— Source records —

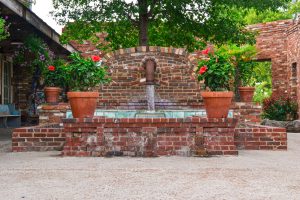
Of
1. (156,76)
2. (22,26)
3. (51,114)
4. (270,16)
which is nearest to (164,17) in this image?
(156,76)

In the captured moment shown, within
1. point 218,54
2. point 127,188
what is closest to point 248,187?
point 127,188

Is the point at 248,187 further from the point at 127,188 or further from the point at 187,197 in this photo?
the point at 127,188

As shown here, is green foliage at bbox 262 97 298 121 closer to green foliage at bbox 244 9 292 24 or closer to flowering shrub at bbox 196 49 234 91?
green foliage at bbox 244 9 292 24

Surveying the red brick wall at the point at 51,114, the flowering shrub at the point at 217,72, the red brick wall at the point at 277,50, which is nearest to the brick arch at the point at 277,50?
the red brick wall at the point at 277,50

— What you should do —
Could you write out the items again, from the line with "In the captured moment shown, within" through the end of the items, substituting "nearer" for each "closer" and leaving everything else unchanged?

— The solution —
In the captured moment shown, within
1. point 218,54
2. point 127,188
what is closest to point 248,187?
point 127,188

Is the point at 248,187 further from the point at 127,188 or further from the point at 187,197 in this photo?
the point at 127,188

As shown here, is green foliage at bbox 262 97 298 121 nearer to green foliage at bbox 244 9 292 24 or nearer to flowering shrub at bbox 196 49 234 91?
green foliage at bbox 244 9 292 24

Surveying the red brick wall at the point at 51,114, the flowering shrub at the point at 217,72, the red brick wall at the point at 277,50, which is nearest to the brick arch at the point at 277,50?
the red brick wall at the point at 277,50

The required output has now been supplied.